Kirchhoff's Laws for circuits
• Current divides itself in such a way so that the total
amount of heat generated in resistors is minimal.
The least action principle is the link
• between symmetries in nature and conservations.
• It turns out that every conservation in Physics is a
consequence of applying the least action principle to
the symmetry of a natural phenomenon (Nöther’s,
1918, theorem).
• Examples:
• Time symmetry – conservation of energy.
• Space symmetry – conservation of momentum.
3D vision in a nutshell
• A simplicity (least action) principle is applied to the
image of…
• symmetrical objects, resulting in…
• veridical 3D vision (the conservation of 3D shape)
• Recall the 3 fundamental principles of Physics:
– A least-action principle is applied to…
– the symmetry of a phenomenon, resulting in
– a conservation law.
Can this approach be extended beyond 3D
vision?
• Almost certainly.
– Language, problem solving, data mining…
• There is always enough structure and regularity in
these cognitive functions to allow symmetries
(invariances) to be defined.
• Once symmetries exist, the next challenge is to
define a simplicity principle to allow something
meaningful to be inferred.
• This will lead to conservations that provide the
key to understanding how the mind is related to
the outside world and to other minds.
Summary
• Nöther (1918) showed that without a least-action
principle there would be no conservations in
Physics.
• Wigner (1960), a Nobel prize winner in Physics,
pointed out that without symmetries there would be
no Laws of Nature.
• I am suggesting that without all of these three
principles, namely, symmetry, least action and
conservations, there would be no human mind as
we know it, and no intelligence.
– We wouldn't be able to understand the environment and
each other.
What does this mean for the intelligence of robots?

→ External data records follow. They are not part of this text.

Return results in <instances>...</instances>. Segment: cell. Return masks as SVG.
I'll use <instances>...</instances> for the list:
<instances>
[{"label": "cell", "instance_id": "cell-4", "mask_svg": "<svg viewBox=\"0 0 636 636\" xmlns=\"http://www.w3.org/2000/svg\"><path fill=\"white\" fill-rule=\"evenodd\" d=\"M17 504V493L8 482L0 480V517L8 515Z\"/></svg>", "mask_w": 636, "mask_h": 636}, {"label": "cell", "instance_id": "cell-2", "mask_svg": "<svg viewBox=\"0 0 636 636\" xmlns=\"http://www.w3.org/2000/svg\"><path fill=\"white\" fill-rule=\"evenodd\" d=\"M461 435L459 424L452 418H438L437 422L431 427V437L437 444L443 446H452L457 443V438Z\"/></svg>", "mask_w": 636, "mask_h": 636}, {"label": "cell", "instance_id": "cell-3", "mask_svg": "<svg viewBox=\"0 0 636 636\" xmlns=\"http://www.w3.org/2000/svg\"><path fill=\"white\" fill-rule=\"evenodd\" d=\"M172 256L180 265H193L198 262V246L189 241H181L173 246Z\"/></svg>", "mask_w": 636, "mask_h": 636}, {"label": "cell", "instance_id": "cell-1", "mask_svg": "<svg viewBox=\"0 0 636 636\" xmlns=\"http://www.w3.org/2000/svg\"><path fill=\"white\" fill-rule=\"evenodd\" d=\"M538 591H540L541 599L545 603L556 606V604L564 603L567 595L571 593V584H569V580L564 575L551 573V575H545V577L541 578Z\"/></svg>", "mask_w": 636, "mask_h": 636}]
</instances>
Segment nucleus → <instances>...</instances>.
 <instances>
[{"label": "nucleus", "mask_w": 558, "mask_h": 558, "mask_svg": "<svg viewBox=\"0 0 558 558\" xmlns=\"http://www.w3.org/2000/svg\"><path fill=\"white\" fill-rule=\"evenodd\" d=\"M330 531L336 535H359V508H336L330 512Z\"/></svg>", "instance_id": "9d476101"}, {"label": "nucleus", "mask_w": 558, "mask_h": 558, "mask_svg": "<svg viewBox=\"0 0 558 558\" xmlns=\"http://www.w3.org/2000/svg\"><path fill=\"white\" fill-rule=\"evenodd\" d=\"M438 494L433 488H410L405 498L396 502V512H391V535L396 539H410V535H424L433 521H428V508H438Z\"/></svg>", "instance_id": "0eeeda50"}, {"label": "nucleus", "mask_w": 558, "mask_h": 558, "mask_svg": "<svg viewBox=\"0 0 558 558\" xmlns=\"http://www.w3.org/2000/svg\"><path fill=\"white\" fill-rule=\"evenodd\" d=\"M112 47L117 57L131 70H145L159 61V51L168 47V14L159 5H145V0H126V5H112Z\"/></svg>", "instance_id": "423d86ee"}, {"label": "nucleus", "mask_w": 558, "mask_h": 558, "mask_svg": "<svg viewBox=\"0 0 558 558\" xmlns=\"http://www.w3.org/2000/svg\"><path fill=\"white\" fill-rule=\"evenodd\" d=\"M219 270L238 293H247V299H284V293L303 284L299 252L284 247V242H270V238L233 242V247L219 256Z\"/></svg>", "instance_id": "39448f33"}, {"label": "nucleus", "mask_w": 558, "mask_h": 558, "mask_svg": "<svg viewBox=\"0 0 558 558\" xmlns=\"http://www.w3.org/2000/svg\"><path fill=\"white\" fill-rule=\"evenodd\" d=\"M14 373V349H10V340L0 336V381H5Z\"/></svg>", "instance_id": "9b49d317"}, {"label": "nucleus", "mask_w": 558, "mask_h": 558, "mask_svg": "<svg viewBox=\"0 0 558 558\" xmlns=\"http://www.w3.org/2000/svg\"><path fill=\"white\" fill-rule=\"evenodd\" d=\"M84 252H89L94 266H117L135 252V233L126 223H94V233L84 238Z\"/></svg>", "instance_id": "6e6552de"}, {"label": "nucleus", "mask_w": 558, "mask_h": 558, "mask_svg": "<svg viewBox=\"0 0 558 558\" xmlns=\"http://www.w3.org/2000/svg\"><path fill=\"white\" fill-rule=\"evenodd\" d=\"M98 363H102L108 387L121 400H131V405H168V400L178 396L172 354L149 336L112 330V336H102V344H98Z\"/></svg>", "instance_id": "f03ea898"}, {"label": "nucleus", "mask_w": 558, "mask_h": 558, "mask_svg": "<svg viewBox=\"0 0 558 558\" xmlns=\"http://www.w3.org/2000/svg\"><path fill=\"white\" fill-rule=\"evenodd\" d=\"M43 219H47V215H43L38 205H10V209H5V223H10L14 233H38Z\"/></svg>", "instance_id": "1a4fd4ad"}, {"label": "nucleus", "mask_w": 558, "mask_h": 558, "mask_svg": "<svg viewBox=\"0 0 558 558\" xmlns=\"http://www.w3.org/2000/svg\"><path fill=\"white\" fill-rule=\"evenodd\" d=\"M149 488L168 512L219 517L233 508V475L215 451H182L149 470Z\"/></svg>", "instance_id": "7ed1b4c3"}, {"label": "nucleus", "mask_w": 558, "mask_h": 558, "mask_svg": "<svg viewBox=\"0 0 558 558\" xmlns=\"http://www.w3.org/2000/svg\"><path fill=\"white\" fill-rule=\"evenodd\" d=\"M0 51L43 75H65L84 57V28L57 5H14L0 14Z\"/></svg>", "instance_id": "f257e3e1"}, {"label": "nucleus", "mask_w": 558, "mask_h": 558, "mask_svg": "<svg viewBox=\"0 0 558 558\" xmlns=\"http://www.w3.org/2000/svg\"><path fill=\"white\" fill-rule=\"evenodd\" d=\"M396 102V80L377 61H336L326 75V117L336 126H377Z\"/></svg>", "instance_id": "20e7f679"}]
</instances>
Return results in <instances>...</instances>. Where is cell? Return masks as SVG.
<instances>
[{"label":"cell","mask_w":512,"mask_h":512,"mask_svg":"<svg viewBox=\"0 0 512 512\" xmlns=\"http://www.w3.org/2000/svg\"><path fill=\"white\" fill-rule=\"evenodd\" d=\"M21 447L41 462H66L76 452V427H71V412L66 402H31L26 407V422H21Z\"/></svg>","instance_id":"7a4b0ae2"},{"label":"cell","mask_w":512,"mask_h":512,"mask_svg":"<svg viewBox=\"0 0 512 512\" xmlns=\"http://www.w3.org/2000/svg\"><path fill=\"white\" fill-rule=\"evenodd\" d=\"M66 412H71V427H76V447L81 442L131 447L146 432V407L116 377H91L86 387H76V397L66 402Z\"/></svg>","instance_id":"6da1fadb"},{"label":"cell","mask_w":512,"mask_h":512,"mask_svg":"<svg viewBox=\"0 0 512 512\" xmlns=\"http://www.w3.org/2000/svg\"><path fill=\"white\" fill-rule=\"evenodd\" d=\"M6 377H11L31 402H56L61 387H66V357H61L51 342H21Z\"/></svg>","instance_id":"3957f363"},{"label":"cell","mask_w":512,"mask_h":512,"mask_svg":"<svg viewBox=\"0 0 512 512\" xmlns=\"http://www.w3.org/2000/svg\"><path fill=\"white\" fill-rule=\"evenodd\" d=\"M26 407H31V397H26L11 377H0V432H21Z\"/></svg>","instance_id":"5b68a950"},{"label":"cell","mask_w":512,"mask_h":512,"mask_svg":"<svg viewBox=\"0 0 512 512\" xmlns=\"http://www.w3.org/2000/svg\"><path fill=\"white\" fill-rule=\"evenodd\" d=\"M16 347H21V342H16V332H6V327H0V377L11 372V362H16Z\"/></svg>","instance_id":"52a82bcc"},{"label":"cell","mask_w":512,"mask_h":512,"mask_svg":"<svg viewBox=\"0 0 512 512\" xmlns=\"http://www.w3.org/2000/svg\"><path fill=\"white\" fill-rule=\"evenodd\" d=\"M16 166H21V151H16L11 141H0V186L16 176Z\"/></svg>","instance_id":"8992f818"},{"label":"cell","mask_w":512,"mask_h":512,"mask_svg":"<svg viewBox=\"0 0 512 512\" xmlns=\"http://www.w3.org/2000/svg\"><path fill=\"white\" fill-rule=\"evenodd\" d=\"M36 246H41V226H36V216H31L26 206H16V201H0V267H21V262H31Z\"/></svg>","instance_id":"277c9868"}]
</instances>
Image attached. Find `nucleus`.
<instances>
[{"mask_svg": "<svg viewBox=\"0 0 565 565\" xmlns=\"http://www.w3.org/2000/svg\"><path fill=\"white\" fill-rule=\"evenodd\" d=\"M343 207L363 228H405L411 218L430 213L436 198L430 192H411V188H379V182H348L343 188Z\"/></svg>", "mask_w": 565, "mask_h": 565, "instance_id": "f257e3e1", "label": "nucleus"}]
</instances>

• If a robot does not use these 3 principles, it cannot
be smart.
• If the robot uses these principles, we will understand
the robot’s mind.
• Our natural sciences do not offer any magical 4th
principle that would allow a robot to be smarter than
we are.
– So, a “singularity”, defined as super-intelligent robots,
that is, robots too smart for us to comprehend them, is
not likely to happen.
– If it does happen, it is not likely to be an elaboration of
currently existing AI systems.
Conclusion
• The important issue is not whether superintelligent robots are possible, that is, the issue
addressed in this lecture series.
• The really important issue is that the 3
fundamental principles now used to establish the
merit of the hard sciences, namely, symmetry,
least-action and conservations, provide a
formalism that can be used both to explain the
human mind and to develop an artificial mind as
good, or perhaps even better than ours.